My friend Aaron Brown asked me a question a while back:

Suppose $x > 0$ is some rational number, and that $2^x$ is also rational.

Does this mean that both of them must actually be integers?

Let’s see what happens if we proceed in a way similar to

showing that $\sqrt{2}$ is irrational.

Let

$ \displaystyle x = \frac{m}{n}$ and $ \displaystyle 2^x = \frac{k}{l}$

where $m, n, k, l$ are all positive integers.

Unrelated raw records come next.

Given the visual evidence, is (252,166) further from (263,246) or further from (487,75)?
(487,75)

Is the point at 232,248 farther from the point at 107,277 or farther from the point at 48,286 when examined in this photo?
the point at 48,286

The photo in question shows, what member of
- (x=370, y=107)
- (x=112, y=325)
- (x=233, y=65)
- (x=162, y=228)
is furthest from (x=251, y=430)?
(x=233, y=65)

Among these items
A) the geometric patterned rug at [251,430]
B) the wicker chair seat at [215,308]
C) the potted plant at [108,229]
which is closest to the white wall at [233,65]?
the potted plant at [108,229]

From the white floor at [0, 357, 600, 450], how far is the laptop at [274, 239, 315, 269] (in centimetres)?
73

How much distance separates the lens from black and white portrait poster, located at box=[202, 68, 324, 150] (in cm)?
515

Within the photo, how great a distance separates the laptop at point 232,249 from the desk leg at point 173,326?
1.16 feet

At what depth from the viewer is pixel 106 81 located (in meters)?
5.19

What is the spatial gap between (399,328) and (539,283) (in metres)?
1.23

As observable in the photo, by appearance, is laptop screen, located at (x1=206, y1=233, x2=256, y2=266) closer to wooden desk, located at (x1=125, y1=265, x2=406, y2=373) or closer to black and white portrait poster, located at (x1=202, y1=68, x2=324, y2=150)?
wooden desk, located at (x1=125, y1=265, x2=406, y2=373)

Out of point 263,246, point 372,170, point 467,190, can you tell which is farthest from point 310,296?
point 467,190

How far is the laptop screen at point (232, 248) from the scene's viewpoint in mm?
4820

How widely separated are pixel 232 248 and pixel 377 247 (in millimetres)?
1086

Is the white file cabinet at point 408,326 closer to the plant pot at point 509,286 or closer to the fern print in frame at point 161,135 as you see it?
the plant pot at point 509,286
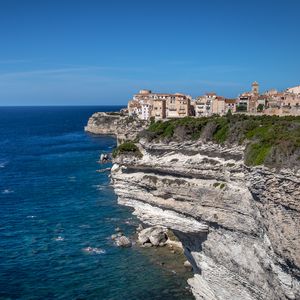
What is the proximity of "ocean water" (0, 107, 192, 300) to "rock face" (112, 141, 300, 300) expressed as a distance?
17.9 ft

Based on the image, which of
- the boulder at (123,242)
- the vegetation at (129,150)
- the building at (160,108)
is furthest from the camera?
the building at (160,108)

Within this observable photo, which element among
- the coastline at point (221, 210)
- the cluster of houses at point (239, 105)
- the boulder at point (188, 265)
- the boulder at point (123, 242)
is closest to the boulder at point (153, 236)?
the boulder at point (123, 242)

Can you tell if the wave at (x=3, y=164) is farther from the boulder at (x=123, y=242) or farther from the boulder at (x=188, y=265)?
the boulder at (x=188, y=265)

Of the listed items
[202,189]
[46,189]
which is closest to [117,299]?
[202,189]

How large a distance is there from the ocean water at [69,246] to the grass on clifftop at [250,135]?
10480 millimetres

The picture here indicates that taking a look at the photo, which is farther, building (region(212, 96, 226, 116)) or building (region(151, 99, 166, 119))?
building (region(151, 99, 166, 119))

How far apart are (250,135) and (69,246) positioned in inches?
804

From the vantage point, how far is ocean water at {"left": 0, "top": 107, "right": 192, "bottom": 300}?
2822 centimetres

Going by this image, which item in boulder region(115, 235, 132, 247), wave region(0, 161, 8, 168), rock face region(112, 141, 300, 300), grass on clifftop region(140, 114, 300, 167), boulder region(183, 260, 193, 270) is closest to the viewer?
rock face region(112, 141, 300, 300)

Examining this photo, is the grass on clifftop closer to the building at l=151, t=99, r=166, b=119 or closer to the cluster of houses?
the cluster of houses

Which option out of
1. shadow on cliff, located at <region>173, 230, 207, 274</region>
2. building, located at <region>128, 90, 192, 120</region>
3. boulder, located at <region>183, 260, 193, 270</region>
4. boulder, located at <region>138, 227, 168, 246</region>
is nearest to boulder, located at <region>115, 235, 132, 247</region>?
boulder, located at <region>138, 227, 168, 246</region>

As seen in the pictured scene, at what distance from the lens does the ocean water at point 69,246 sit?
2822 cm

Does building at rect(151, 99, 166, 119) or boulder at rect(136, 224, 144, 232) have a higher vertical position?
building at rect(151, 99, 166, 119)

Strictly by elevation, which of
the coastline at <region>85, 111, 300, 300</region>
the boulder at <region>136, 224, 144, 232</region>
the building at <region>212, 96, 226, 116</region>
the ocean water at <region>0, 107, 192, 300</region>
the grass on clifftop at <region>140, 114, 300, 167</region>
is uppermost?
the building at <region>212, 96, 226, 116</region>
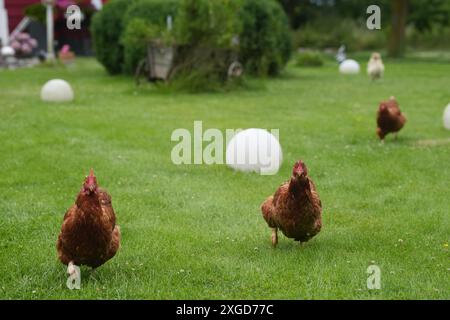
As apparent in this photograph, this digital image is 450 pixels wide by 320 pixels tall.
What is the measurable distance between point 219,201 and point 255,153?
151cm

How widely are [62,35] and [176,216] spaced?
3404cm

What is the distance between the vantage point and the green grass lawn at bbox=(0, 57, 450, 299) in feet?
18.7

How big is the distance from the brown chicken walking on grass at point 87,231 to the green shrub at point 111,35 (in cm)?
2017

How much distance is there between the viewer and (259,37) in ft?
80.2

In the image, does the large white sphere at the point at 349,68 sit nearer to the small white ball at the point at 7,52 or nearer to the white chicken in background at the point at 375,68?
the white chicken in background at the point at 375,68

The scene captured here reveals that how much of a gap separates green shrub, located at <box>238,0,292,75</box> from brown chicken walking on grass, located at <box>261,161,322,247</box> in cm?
1790

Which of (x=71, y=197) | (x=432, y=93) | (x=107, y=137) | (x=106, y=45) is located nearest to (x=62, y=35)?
(x=106, y=45)

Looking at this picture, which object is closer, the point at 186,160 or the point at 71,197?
the point at 71,197

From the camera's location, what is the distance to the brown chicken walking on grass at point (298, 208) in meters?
6.18

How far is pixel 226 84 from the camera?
19469mm

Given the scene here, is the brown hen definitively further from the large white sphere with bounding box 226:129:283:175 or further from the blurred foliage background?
the blurred foliage background

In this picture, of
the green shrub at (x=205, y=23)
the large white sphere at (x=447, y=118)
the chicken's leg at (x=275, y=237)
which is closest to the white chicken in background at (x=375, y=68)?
the green shrub at (x=205, y=23)

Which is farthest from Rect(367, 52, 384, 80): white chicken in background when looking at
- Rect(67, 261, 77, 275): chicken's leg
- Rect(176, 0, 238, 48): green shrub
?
Rect(67, 261, 77, 275): chicken's leg
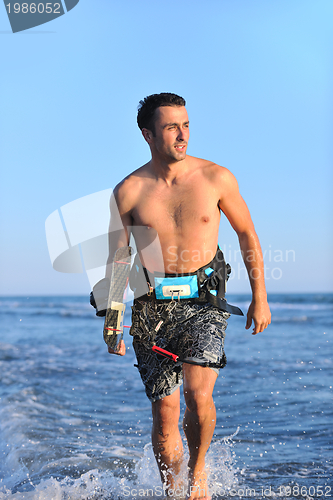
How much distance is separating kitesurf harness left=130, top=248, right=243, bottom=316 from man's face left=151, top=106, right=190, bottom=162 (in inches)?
31.9

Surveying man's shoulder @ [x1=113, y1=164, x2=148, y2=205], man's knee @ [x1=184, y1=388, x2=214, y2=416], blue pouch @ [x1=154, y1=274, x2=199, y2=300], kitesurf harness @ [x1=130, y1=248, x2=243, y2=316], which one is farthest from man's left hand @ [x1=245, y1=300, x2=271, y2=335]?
man's shoulder @ [x1=113, y1=164, x2=148, y2=205]

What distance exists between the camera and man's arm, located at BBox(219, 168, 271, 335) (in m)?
3.21

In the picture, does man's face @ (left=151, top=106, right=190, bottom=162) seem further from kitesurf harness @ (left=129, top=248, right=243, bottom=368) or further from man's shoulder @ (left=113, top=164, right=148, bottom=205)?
kitesurf harness @ (left=129, top=248, right=243, bottom=368)

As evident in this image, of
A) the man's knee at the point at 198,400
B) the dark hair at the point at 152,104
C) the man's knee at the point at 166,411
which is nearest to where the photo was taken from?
the man's knee at the point at 198,400

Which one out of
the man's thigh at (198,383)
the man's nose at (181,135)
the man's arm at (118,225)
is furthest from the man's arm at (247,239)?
the man's arm at (118,225)

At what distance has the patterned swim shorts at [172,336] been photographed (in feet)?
10.1

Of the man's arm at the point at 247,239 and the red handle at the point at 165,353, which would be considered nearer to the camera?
the red handle at the point at 165,353

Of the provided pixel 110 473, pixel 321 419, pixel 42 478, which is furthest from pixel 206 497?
pixel 321 419

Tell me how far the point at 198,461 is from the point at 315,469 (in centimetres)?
131

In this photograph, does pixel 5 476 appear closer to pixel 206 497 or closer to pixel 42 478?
pixel 42 478

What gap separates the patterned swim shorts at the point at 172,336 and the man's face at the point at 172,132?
104 centimetres

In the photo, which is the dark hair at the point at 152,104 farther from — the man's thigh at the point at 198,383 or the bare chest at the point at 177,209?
the man's thigh at the point at 198,383

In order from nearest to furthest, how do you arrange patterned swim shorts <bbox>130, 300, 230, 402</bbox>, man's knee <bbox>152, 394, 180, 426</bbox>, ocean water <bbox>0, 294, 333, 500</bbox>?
patterned swim shorts <bbox>130, 300, 230, 402</bbox>, man's knee <bbox>152, 394, 180, 426</bbox>, ocean water <bbox>0, 294, 333, 500</bbox>

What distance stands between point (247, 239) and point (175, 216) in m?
0.54
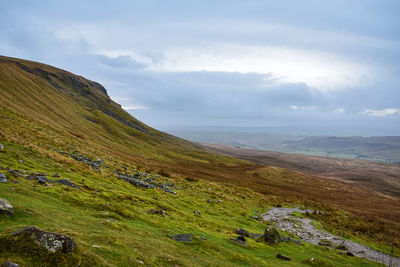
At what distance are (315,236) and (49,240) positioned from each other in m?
35.8

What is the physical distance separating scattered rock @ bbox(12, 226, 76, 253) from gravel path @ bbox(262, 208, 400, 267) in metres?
27.7

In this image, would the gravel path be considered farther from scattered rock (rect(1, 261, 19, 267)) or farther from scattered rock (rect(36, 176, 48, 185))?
scattered rock (rect(36, 176, 48, 185))

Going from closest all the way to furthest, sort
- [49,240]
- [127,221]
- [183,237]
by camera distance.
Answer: [49,240], [183,237], [127,221]

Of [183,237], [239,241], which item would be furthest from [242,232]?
[183,237]

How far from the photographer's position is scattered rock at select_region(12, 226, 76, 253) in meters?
8.96

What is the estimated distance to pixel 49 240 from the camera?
359 inches

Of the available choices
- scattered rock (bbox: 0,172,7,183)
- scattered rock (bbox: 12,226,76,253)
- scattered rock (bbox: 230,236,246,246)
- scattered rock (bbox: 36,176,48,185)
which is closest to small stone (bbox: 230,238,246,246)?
scattered rock (bbox: 230,236,246,246)

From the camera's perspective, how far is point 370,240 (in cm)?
3712

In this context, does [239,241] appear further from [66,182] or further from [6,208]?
[66,182]

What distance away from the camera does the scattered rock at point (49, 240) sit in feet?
29.4

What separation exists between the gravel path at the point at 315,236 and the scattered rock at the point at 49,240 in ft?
90.8

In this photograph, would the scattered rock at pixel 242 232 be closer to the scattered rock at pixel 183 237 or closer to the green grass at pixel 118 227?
the green grass at pixel 118 227

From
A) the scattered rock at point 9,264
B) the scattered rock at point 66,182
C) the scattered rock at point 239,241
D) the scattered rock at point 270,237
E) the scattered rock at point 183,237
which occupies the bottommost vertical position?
the scattered rock at point 270,237

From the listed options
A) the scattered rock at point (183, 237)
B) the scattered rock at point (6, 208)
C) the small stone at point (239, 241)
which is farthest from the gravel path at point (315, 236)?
the scattered rock at point (6, 208)
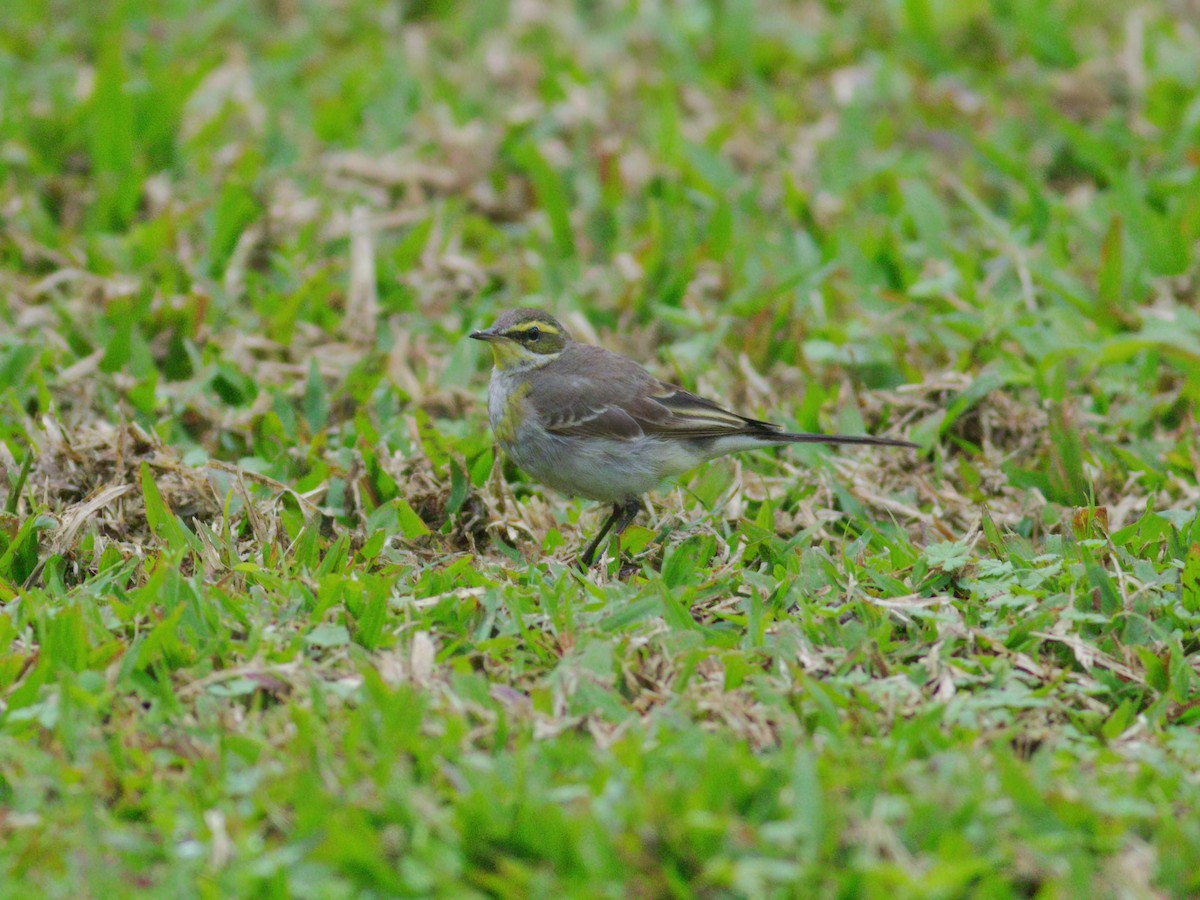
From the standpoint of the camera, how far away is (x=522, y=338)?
20.7 ft

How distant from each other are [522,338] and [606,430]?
2.19 feet

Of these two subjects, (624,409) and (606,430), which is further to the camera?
(624,409)

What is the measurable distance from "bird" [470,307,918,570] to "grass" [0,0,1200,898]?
0.85 ft

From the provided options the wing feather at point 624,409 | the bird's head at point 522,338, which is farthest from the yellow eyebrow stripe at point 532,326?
the wing feather at point 624,409

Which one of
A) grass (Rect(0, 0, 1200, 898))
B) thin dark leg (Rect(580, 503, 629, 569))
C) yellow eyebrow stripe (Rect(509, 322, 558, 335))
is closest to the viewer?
grass (Rect(0, 0, 1200, 898))

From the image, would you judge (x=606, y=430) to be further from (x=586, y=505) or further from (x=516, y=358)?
(x=586, y=505)

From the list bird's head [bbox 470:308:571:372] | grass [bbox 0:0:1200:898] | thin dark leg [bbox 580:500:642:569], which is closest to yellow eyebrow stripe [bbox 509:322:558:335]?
bird's head [bbox 470:308:571:372]

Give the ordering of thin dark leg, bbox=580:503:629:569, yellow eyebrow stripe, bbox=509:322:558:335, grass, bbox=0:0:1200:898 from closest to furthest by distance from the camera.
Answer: grass, bbox=0:0:1200:898
thin dark leg, bbox=580:503:629:569
yellow eyebrow stripe, bbox=509:322:558:335

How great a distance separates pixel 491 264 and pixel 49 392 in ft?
9.06

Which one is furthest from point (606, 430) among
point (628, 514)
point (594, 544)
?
point (594, 544)

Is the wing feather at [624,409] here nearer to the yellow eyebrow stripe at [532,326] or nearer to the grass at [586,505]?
the yellow eyebrow stripe at [532,326]

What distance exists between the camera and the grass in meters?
3.78

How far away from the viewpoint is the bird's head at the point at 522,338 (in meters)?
6.29

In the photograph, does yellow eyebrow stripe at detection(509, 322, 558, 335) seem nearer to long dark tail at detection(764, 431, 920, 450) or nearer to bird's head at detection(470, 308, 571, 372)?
bird's head at detection(470, 308, 571, 372)
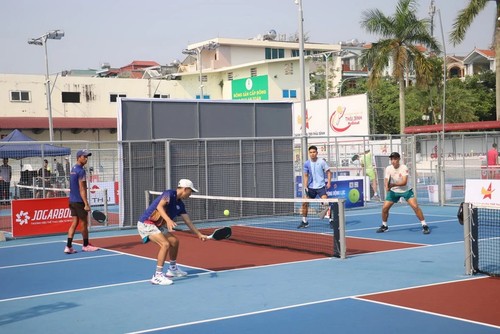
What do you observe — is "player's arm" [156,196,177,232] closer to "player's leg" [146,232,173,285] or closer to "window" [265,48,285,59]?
"player's leg" [146,232,173,285]

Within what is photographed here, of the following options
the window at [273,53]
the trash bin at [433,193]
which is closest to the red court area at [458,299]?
the trash bin at [433,193]

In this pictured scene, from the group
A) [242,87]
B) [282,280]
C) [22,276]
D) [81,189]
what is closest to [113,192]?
[81,189]

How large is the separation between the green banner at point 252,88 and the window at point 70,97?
12462mm

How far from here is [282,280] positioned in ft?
36.0

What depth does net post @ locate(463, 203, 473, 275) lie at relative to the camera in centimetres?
1092

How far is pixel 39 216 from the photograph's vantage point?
719 inches

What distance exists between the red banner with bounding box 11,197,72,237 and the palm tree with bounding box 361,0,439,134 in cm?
2564

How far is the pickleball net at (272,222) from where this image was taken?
14008 mm

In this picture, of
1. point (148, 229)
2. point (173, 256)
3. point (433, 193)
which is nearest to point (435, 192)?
point (433, 193)

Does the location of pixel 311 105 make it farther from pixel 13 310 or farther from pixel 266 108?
pixel 13 310

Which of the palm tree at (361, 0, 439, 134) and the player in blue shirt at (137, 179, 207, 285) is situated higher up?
the palm tree at (361, 0, 439, 134)

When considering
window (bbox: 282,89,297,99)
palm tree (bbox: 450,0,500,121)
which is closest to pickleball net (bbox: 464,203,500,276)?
palm tree (bbox: 450,0,500,121)

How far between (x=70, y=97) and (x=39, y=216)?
40.3 m

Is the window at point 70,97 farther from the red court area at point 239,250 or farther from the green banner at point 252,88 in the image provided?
the red court area at point 239,250
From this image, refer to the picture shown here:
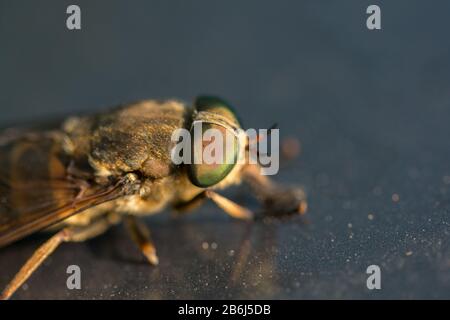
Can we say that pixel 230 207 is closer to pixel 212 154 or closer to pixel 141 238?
pixel 212 154

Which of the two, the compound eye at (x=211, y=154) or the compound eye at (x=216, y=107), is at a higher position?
the compound eye at (x=216, y=107)

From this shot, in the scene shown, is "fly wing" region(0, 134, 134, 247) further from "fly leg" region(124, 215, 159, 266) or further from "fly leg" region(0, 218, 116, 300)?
"fly leg" region(124, 215, 159, 266)

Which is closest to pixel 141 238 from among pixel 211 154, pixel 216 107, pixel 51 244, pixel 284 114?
pixel 51 244

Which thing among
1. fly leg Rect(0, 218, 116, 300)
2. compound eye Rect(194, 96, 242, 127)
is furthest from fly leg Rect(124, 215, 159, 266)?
compound eye Rect(194, 96, 242, 127)

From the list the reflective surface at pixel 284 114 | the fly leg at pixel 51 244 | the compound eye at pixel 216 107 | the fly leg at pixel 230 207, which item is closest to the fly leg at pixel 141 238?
the reflective surface at pixel 284 114

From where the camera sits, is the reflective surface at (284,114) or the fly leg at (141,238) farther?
the fly leg at (141,238)

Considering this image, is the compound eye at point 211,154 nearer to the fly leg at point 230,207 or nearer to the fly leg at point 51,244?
the fly leg at point 230,207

Make sure to choose $k$ and $l$ so that $ \displaystyle \frac{k}{l}$ is in
lowest terms,
meaning that $k$ and $l$ do not have any common positive integer divisors (other than the number $1$ if you want to count that).

Then

$ \displaystyle 2^{\frac{m}{n}} = \frac{k}{l} $

and so by taking $n$-th powers,

$ \displaystyle \left(2^{\frac{m}{n}}\right)^n = \left(\frac{k}{l}\right)^n $

This gives

$ \displaystyle 2^m = \frac{k^n}{l^n} $

and so

$ \displaystyle 2^m l^n = k^n $

Now using unique factorization into primes, write $k$ and $l$ as products of powers of distinct prime numbers:

$ \displaystyle k = p_1^{a_1} p_2^{a_2} \cdots p_K^{a_K} $ and $ \displaystyle l = q_1^{b_1} q_2^{b_2} \cdots q_L^{b_L} $

Substitute into $ \displaystyle 2^m l^n = k^n $ and you get

$ \displaystyle 2^m \left( q_1^{b_1} q_2^{b_2} \cdots q_L^{b_L} \right)^n = \left( p_1^{a_1} p_2^{a_2} \cdots p_K^{a_K} \right)^n $

and so

=== BEGIN THE GREEN EQUATION ======================

$ \displaystyle 2^m q_1^{b_1 n} q_2^{b_2 n} \cdots q_L^{b_L n} = p_1^{a_1 n} p_2^{a_2 n} \cdots p_K^{a_K n} $

=== END THE GREEN EQUATION ========================

Crucial observations from the green equation:

- The right side $ \displaystyle p_1^{a_1 n} p_2^{a_2 n} \cdots p_K^{a_K n} $ is a prime factorization of $k^n$.
- No prime $p_i$ is the same as a prime $q_j$, because the fraction $ \displaystyle \frac{k}{l}$ is in lowest terms. Otherwise there would be a common prime factor of $k$ and $l$ …
- The equality of the left and right sides shows that the prime $2$ divides (is a factor of) the right side, and so is one of the primes appearing in the prime factorization of the right side.
- (From #3 and unqiue factorization into primes)

**Exactly one of**the $p_i$ equals $2$. - (From #2 and #4)

**None of**the $q_j$ equals $2$.

Thus the left side is also a unique prime factorization (of the same number as the right side). - (From #4 and unqiue factorization into primes)

The exponent of $2 = p_i$ in the prime factorization of the right side $ \displaystyle p_1^{a_1 n} p_2^{a_2 n} \cdots p_K^{a_K n} $ equals $a_i n$. - (From #5 and unqiue factorization into primes)

The exponent of $2$ in the prime factorization of the left side $ \displaystyle 2^m q_1^{b_1 n} q_2^{b_2 n} \cdots q_L^{b_L n} $ equals $m$. - Again by unique prime factorization, the exponent of the prime $2$ must be the same on the left and the right sides.
- (From #6, #7, and #8)

**Conclusion:**if $p_i = 2$, then $a_i n = m$.

We’re done.

From $a_i n = m$ we deduce $ \displaystyle a_i = \frac{m}{n} = x$ is an integer, and $ \displaystyle 2^x$ must also be.